Last week I was at the 2017 ACM CHI conference in Denver. The conference covered human-computer interaction topics ranging from accessibility, to education, to new hardware and materials for interacting with computers. When it comes to analyzing what people are doing with input devices, machine learning turned up more often than not. People presented all kinds of outputs including computer-printed food, timed release of perfumes, focused sound waves, and wearables that produce tiny electric currents to actually move your muscles. Interesting news if you’re growing tired of tapping on a keyboard and staring at a screen. It’s time to ponder how we will connect computers to soft, wearable circuits that are not guaranteed to maintain a constant shape, and come up with techniques that let people join and repair the soft electronic materials emerging from labs. Presentation slides are on Slideshare:
Jaz captured a video of his membrane pump moving water from left to right. The metallized membrane is a disc of about 1 cm diameter sandwiched between the pink layers of plastic, while metal tubes on either side supply an AC electric field. The voltage applied at the red and black clips is similar to what comes out of an electric socket, and the device draws a few milliamps. The video shows a single 10 micron thick membrane driving a slug of deionized water at about 60 microliters per minute. A microliter is 1 cubic millimeter, meaning this flow rate is in a good range for pushing fluids in “lab on a chip” analytical applications such as chromatography for identifying proteins. It could also be useful for driving tiny fluidic actuators, especially at hinges where a small volume change could drive a larger mechanical motion. And it would take a little over 8 minutes to adminster your .5 cc flu vaccine at this rate, which would be okay only if you were very patient. To get faster flow rates, you can increase the membrane surface area.

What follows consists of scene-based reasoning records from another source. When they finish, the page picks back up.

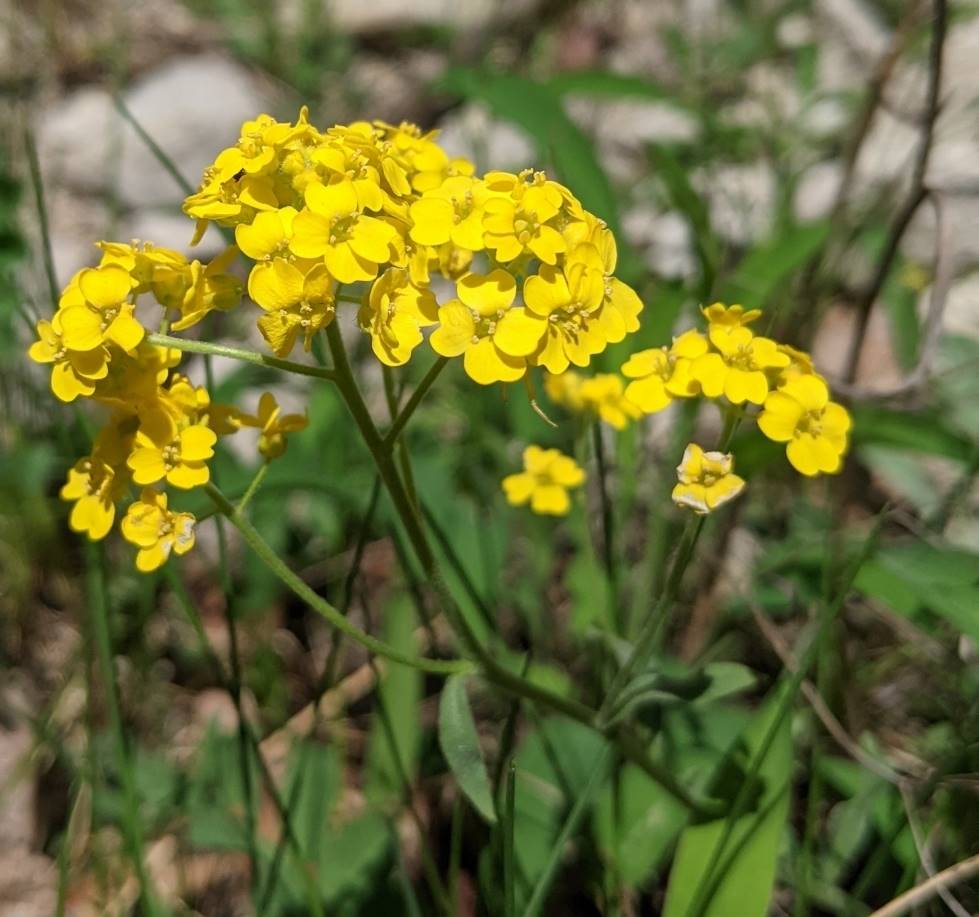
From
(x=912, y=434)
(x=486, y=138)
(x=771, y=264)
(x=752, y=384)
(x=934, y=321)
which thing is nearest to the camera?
(x=752, y=384)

Our projects are about integrating “functional” materials into larger structures, without damaging the material or the structure. Some examples of functions we want the materials to have are exerting forces, absorbing specific wavelengths, or turning a mechanical stress into an electronic signal. That won’t happen if we melted the material during installation (a real danger when sealing gold nanoparticles into a polymer structure) or if the material destroys the structure that holds on to it. Brian needed to make sure his actuators could output useful forces without melting the plastic of a 3D printed robot body. Thanks to our neighbors at FirstBuild, he was able to check on the temperature of the actuators he made using their thermal imaging camera. After that, he went ahead and made sure the grad students were in good shape.

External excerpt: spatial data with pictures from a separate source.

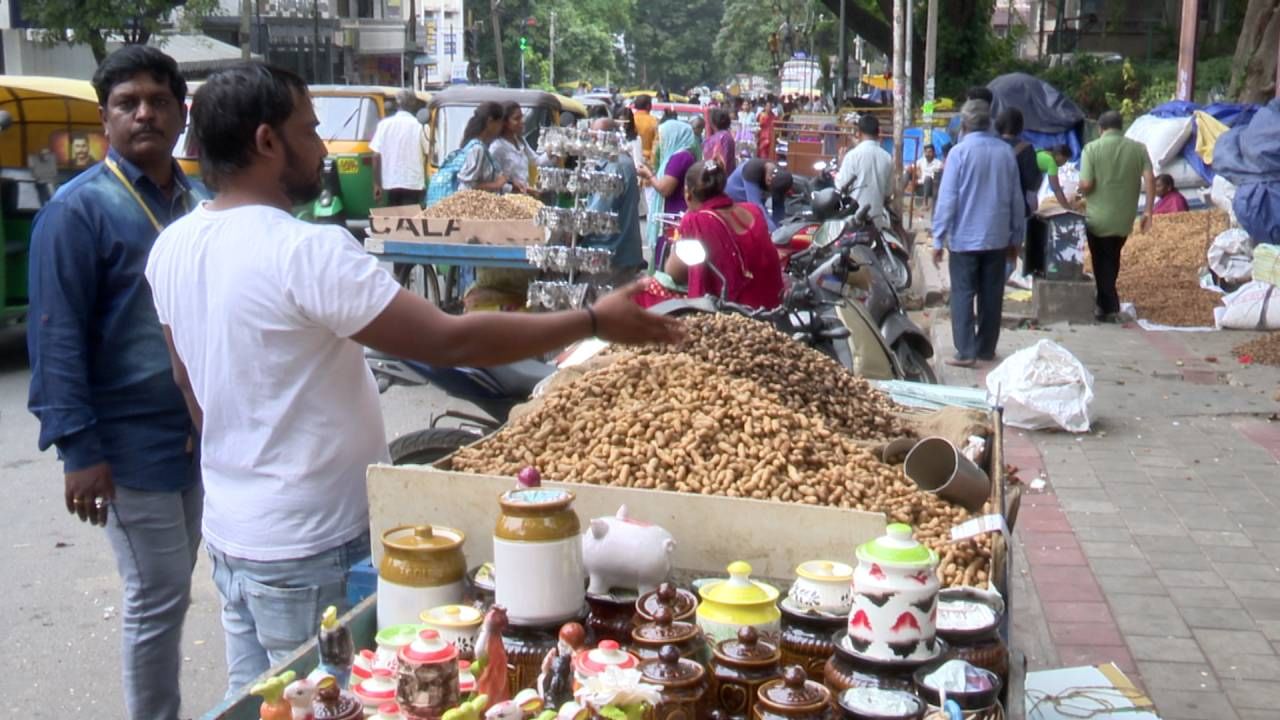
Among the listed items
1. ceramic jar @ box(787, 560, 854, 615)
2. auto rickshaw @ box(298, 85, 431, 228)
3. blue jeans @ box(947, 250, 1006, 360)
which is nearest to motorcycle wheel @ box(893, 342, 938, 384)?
blue jeans @ box(947, 250, 1006, 360)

Group meeting nearly overwhelmed this table at FirstBuild. Jaz brought new data and Shaf had a couple of new microfluidic devices; both projects involve membranes. Brian demoed his system for routing fiber actuators using a laser-cut template. Added to the pile: hollow fiber membranes from our collaborator at UK and a mechanism designed to work with an array of machine-installed high tensile strength fibers. Materials like these often can’t be processed directly by the key low-cost rapid prototyping methods of laser-cutting or 3D printing because of their thermal properties. Structures like nanopores are lost when they’re melted, while other materials (like metals) won’t even flow at desktop 3D printer temperatures. We’re working to make sure materials with useful micro and nanostructures–including gold nanoparticles, nanoporous membranes and micro/nano structured fibers with electrical and optical functions–can get out of the lab and into the rapid prototyping ecosystem.